# [Extracted text]
******

And so I think it's the responsibility of all the candidates to find again that combination of economic dynamism and social justice that define the

success of the Labour Party in the 1990s and the early 2000s but also the success of democratic parties in the U.S., of center left parties in Europe

as well.

And the responsibilities on those in politics those in the Labour Party are very real because the details of the election defeat that Labour suffered

are very sobering indeed.

AMANPOUR: Always good to get your perspective. Thanks so much for joining me tonight.

MILIBAND: Great to speak to you. Thanks a lot, Christiane.

(END VIDEOTAPE)

AMANPOUR: And after a break, we turn to the Islamic world's biggest democracy, which is still struggling with its military past. Indonesia and

the 1 million so-called Communists who were massacred in the 1960s. Filmmaker Joshua Oppenheimer shows us "The Look of Silence," next.

(MUSIC PLAYING)

(COMMERCIAL BREAK)

(MUSIC PLAYING)

AMANPOUR: Welcome back to the program.

Imagine confronting the men responsible for your brother's death. Imagine doing it over and over. And imagine doing it to the very people who

celebrate what they did. That's the subject of my next guest, Joshua Oppenheimer's, new documentary. It's called "The Look of Silence."

(VIDEO CLIP, "THE LOOK OF SILENCE")

AMANPOUR: This is an accounting of what did happen under Indonesia's military dictatorship in the 1960s. We see the extremes of human behavior

and the courage it takes to confront coldblooded killers. The film is a companion to Oppenheimer's earlier award-winning "The Act of Killing."

[14:10:05]

He and his main protagonist, Adi Rukun, tell me they did this to force the truth into the light.

(BEGIN VIDEOTAPE)

AMANPOUR: Welcome to you both.

Let me ask you, Joshua, first, why "The Look of Silence"?

What did that mean?

JOSHUA OPPENHEIMER, DOCUMENTARIAN: The film tends to make the viewer feel and see and understand in your body and your heart what does it do to human

beings to have to live for 50 years in terror, in the aftermath of a genocide, where the perpetrators remain in power and keep everybody afraid.

AMANPOUR: Well, on that note, Adi, the fear of these perpetrators, who you went to talk to, to try to get answers about Ramli, your brother's death,

the one who said that you don't even want to know what would happen if you'd asked me these questions back during the military dictatorship, were

you ever afraid when you talked to these perpetrators, these killers?

RUKUN (through translator): I was afraid because I'm not a courageous person. But I want them -- I want them -- I want it to stop. That's why I

forced myself to go and see them.

AMANPOUR: It was extraordinarily, for instance, to see some of these people laughing as they described to you what they had done to your brother

and other people.

Can you believe, all these years later, that that happened and that these people are still there, they're still in positions of power?

RUKUN (through translator): At the beginning I couldn't believe it. I know that my brother was killed by them. In truth, I can't believe what

they said. But the fact is they killed my brother.

AMANPOUR: Joshua, why did they talk to you? I mean, they just spilled their guts as if either they didn't care who was listening or they were

still OK with it.

OPPENHEIMER: They would have spoken to you as well. When I -- it was actually Adi who, back in 2003, first encouraged me to film the

perpetrators. We'd spent three weeks; Adi had spent a few weeks starting a process, where I was working with survivors, with Adi's family and the

people around them.

******

# [Supplied material]
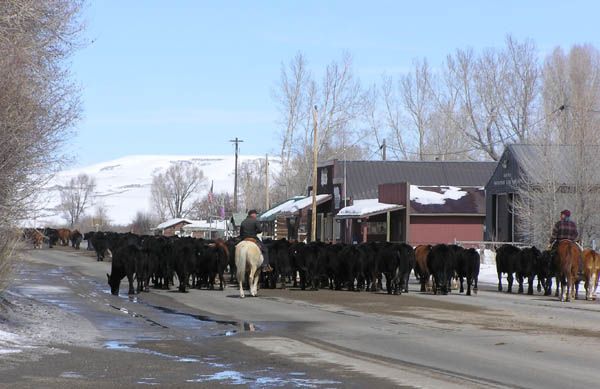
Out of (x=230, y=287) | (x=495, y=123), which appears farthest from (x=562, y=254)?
(x=495, y=123)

******

# [Jobs]
- a) Reproduce the passage of the broadcast transcript from "Imagine confronting the" up to and including "into the light.".
- b) Resume the broadcast transcript about "The Look of Silence" from its final sentence onward.

# [Expected outputs]
- a)
Imagine confronting the men responsible for your brother's death. Imagine doing it over and over. And imagine doing it to the very people who

celebrate what they did. That's the subject of my next guest, Joshua Oppenheimer's, new documentary. It's called "The Look of Silence."

(VIDEO CLIP, "THE LOOK OF SILENCE")

AMANPOUR: This is an accounting of what did happen under Indonesia's military dictatorship in the 1960s. We see the extremes of human behavior

and the courage it takes to confront coldblooded killers. The film is a companion to Oppenheimer's earlier award-winning "The Act of Killing."

[14:10:05]

He and his main protagonist, Adi Rukun, tell me they did this to force the truth into the light.

- b)
And after three weeks, the army threatened the survivors and Adi not to participate in the film, at which point Adi suggested, please don't give up

and go home. Try to film the perpetrators. I was afraid to do so. But when I got over my fear and approached them, I found that immediately,

every single one of them was open. It took nothing to build trust. I would simply say, you know, I'm interested in the history of this region.

And within seconds, they would talk about the worst details of what they'd done because they've never been removed from power. The rest of the world

celebrated the genocide while it happened.

AMANPOUR: Celebrated?

OPPENHEIMER: Yes. There's an NBC documentary that we see in "The Look of Silence," where an executioner in Bali tells the anchor person, Ted -- or

tells the journalist, Ted Yates (ph), "Bali is now more beautiful without the Communists."

And the journalist, instead of challenging him, nods as though, yes, perhaps that's so.

AMANPOUR: Can I play the clip -- or at least a clip -- from your movie about this very reporting that you're talking about?

(VIDEO CLIP, "THE LOOK OF SILENCE")

AMANPOUR: That's the reality of the '60s. Everybody took Communists as the bogeyman.

So they got away with murder -- literally.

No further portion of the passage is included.